Turkmenistan: One Party Good, Two Parties Better
Turkmenistan: One Party Good, Two Parties Better
Turkmenistan, the classic one-party state, is about to get more two political groups. But it isn’t democracy just yet. Critics say the haste with which President Gurbanguly Berdymuhammedov is pushing ahead with plans for a multi-party system shows that the reform is not genuine.
At an April 15 meeting of a “council of elders” in Dashoguz in northern Turkmenistan, the president instructed parliament to come up with a law providing for more than one political party. The time had come for a gradual move towards multi-party politics, he said.
Since Turkmenistan became independent from the Soviet Union in 1991, it has had just one political force, the Democratic Party, which was created out the former Communist Party. Although it is the president, not the party, that wields power in Turkmenistan, all top officials have to be card-carrying members.
Other parties and movements that existed in the early 1990s closed down long ago and now operate in the diaspora.
Berdymuhammedov first floated the idea of having more than one party in February, when he suggested opposition groups might even be allowed.
There was no talk of that in his latest speech, however. Instead, he gave explicit backing to one new group called the Farmers’ Party, which he indicated met the basic requirements of regime loyalty.
He also set out what the party would be expected to do – explain and implement state agricultural policies.
A lawyer in the capital Ashgabat asked why a new party was being unveiled when the necessary legislation had not yet gone through.
“That’s fundamentally wrong,” he said. “Although there is a constitutional provision for forming a party, there is no proper mechanism for doing so. They should have passed the law first, and only then proposed this initiative.”
He added, “Only a puppet party can be created in a rush and with no preparation.”
Annadurdy Khajiev, a Turkmen dissident based in Bulgaria, agrees with this view.

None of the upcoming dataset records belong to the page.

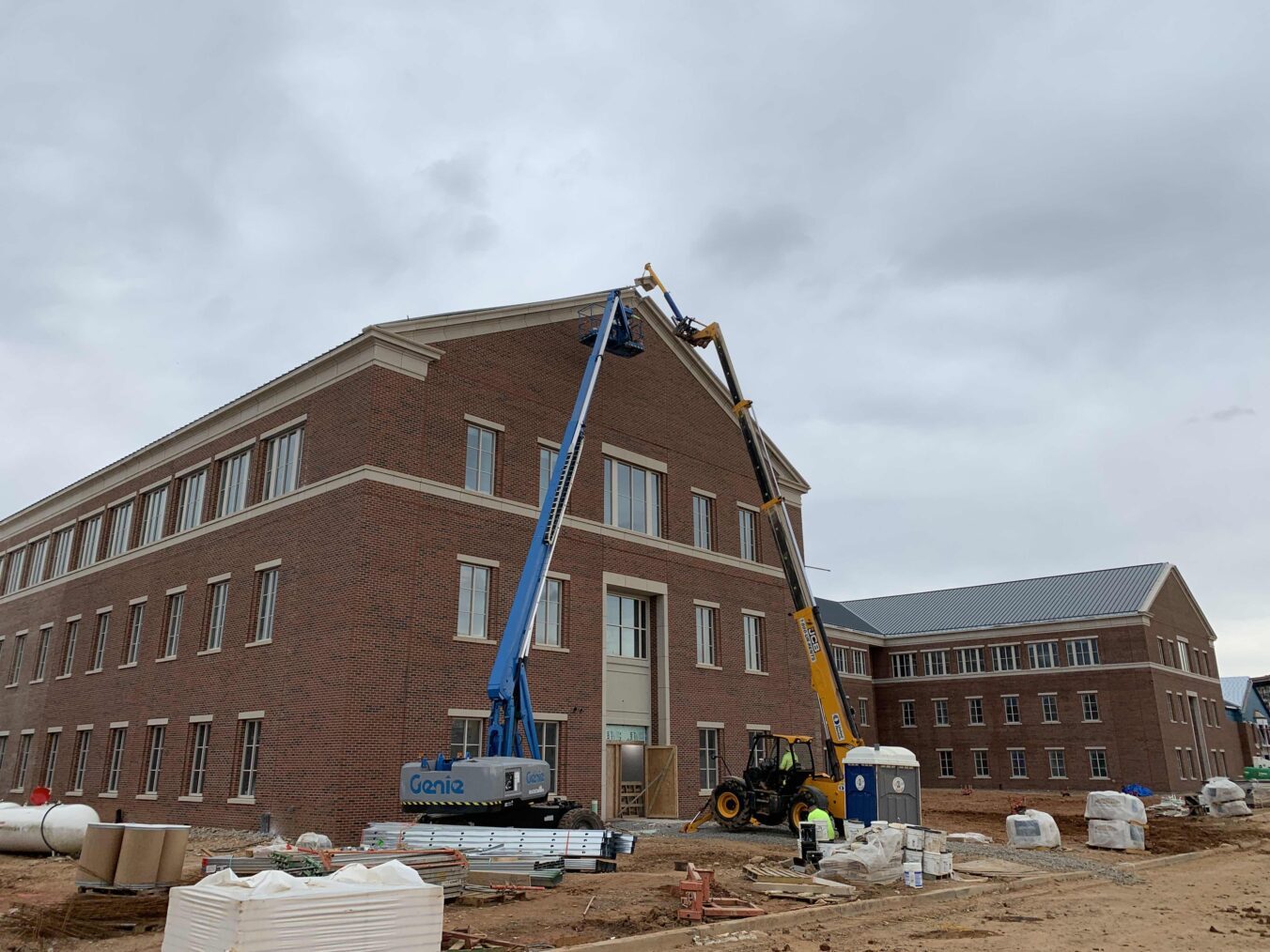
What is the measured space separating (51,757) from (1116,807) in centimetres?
3141

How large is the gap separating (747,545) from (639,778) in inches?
364

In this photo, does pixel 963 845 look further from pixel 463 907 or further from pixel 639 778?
pixel 463 907

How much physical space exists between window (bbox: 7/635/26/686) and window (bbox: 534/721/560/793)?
76.4ft

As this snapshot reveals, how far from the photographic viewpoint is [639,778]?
2770 centimetres

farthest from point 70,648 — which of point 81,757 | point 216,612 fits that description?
point 216,612

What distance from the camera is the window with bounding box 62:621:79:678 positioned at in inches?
1312

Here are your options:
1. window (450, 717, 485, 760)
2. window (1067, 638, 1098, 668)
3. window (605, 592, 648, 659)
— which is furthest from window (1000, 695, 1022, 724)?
window (450, 717, 485, 760)

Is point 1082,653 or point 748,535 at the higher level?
point 748,535

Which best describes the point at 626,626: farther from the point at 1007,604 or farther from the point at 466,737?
the point at 1007,604

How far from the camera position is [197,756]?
25281 millimetres

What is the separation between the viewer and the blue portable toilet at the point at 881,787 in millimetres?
19609

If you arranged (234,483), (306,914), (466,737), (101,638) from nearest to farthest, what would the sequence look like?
1. (306,914)
2. (466,737)
3. (234,483)
4. (101,638)

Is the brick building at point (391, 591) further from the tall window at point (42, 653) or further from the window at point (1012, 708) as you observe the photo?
the window at point (1012, 708)

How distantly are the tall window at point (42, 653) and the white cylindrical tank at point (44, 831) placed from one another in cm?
1625
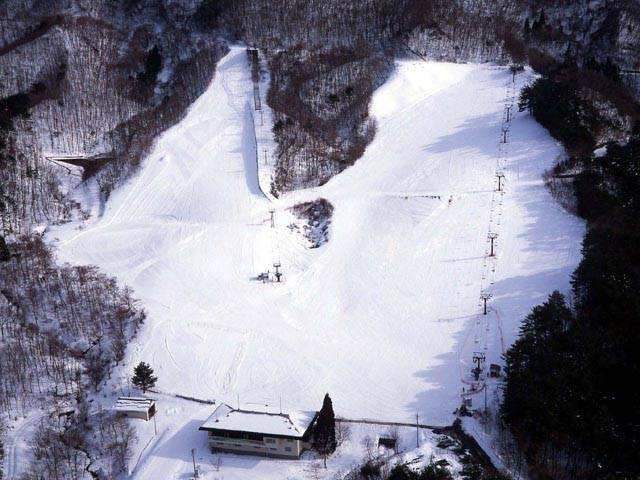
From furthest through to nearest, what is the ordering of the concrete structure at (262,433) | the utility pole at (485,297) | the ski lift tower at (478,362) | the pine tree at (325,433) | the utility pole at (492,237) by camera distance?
the utility pole at (492,237)
the utility pole at (485,297)
the ski lift tower at (478,362)
the concrete structure at (262,433)
the pine tree at (325,433)

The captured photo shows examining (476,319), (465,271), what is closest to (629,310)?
(476,319)

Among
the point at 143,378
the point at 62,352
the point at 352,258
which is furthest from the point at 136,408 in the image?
the point at 352,258

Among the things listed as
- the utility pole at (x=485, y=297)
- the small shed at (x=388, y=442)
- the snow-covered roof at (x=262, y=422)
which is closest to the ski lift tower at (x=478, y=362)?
the utility pole at (x=485, y=297)

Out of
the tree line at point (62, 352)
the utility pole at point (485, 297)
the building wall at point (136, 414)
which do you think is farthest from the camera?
the utility pole at point (485, 297)

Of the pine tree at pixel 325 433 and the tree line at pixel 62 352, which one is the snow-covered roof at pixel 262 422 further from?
the tree line at pixel 62 352

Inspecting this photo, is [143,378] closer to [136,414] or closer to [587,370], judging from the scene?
[136,414]

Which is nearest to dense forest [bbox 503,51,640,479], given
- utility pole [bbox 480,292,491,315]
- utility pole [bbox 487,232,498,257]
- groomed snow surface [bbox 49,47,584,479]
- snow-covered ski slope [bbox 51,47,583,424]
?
snow-covered ski slope [bbox 51,47,583,424]
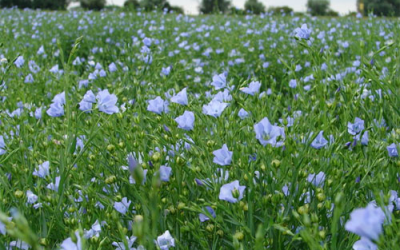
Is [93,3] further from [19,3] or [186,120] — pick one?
[186,120]

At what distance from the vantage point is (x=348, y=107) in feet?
6.48

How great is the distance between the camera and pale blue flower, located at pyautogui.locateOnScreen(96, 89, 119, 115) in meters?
1.79

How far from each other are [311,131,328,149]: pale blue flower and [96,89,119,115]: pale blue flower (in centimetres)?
81

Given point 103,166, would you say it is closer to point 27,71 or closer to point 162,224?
point 162,224

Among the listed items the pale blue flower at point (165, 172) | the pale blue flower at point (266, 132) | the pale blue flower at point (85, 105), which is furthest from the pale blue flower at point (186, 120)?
the pale blue flower at point (85, 105)

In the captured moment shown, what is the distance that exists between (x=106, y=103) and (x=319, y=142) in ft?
2.89

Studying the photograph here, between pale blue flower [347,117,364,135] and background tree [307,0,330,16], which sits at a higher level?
pale blue flower [347,117,364,135]

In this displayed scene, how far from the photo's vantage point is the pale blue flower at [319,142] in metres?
1.65

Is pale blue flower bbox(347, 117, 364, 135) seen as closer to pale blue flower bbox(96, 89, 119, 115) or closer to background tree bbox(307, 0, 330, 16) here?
pale blue flower bbox(96, 89, 119, 115)

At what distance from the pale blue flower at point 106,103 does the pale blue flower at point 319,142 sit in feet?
2.64

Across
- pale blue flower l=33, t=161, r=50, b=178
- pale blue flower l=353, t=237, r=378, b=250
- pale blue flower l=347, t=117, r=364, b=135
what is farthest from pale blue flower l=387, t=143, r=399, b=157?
pale blue flower l=33, t=161, r=50, b=178

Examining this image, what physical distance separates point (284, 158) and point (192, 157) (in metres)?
0.42

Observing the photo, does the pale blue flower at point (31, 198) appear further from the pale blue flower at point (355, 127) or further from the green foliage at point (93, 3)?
the green foliage at point (93, 3)

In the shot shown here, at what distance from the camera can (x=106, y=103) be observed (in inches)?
71.4
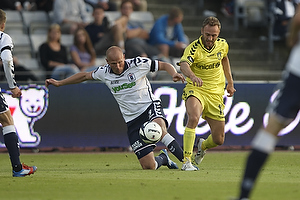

“It’s a ludicrous situation,” he said. “The public is still unaware how politics is to be regulated, under what law, yet the head of state is already setting out the criteria for the Farmers’ Party.”
Khajiev also questions why the new party has to pursue state policies rather than developing its own.
An political observer in Lebap province in the east of Turkmenistan predicts that the Farmers’ Party will be managed into existence under the watchful supervision of Berdymuhammedov loyalists.
“Every farmer who ever received an award or prize from the authorities will be herded into it,” he said. “A party made up of such people will always follow the president’s line.”
An analyst in the northern Dashoguz province doubts that the average farmer will be interested in an organisation that has already had its agenda set for it.
If anyone took the president at his word and actually tried to set up an independent, grassroots party, analysts agree it would not last long.
“Berdymuhammedov would suffocate it at birth,” said the analyst in Dashoguz. “Parties like that are not wanted, and it’s 100 per cent certaint they would get registration.”
Four months ago, Sazak Durdymuratov, a well-known teacher and activist from Baharden in the Ahal region, who was tortured in detention when Berdymuhammedov’s predecessor Saparmurat Niazov was in power, wrote to the local authorities asking for permission to found a party.
The authorities have so far ignored his request.
Human rights activists say multiple parties could only emerge if Turkmenistan became much more liberal.
“It’s impossible to create a multiparty system in a country with no civil society,” said Vyacheslav Mamedov, leader of the Turkmen Civil Democratic Union, based in The Netherlands.
“The first thing they’d need to do is bring political refugees back to Turkmenistan, the active members of society who are now scattered across the globe.”
Some analysts like Tajigul Begmedova, leader of the Turkmen Helsinki Foundation in Bulgaria, argue that Berdymuhammedov’s multiparty project is primarily for external consumption – a sop to the international community, which is keen to see democratic reforms in Turkmenistan.
A TV journalist in Ashgabat agrees, saying, “Berdymuhammedov faces the dilemma of how to meet the demands made by the international community, or see his reformist image… swept away entirely.”
An official at the Turkmen parliament defended the president’s actions, saying “Don’t you see we’re trying to improve things? The fact that the president found the courage to break down old stereotypes shows he is determined to do it”.
This article was produced as part of IWPR’s News Briefing Central Asia output, funded by the National Endowment for Democracy.